Records from a data source
= = = = =

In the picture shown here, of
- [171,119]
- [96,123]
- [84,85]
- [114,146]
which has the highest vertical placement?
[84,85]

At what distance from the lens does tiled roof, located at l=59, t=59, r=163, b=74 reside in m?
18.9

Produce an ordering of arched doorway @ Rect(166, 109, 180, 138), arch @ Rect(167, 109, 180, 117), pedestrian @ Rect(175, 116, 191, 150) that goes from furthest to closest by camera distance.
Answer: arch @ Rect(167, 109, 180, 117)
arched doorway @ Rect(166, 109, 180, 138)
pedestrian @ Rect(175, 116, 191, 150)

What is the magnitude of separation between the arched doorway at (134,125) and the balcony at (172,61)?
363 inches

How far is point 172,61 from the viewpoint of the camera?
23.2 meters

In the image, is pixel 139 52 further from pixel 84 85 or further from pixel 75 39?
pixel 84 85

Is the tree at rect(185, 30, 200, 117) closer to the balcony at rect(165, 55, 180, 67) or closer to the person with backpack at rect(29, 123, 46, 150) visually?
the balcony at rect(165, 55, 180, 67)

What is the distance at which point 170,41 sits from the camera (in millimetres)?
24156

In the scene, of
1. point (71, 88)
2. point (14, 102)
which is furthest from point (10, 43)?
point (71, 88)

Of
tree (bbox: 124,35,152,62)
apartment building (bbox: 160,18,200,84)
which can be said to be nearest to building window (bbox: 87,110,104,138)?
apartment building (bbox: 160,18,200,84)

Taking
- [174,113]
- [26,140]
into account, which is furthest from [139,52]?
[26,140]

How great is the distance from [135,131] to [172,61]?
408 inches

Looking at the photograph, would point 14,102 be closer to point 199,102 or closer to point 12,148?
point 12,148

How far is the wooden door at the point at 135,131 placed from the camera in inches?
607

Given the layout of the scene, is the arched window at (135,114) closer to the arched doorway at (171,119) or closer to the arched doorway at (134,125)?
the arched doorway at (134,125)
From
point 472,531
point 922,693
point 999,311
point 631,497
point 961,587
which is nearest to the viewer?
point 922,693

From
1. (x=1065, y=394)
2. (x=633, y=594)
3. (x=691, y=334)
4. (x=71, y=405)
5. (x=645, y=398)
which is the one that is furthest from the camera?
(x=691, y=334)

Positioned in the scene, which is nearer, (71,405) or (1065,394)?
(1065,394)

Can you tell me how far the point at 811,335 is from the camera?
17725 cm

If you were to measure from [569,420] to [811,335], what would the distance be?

= = = = =

AIM OF THE EXERCISE
Repeat the records word for word, beginning at the line that contains "Can you tell" and continuing through the last line of the records.

EXPECTED ANSWER
Can you tell me how far the point at 811,335 is from the camera?
17725 cm

If you were to measure from [569,420] to [811,335], what would the distance be?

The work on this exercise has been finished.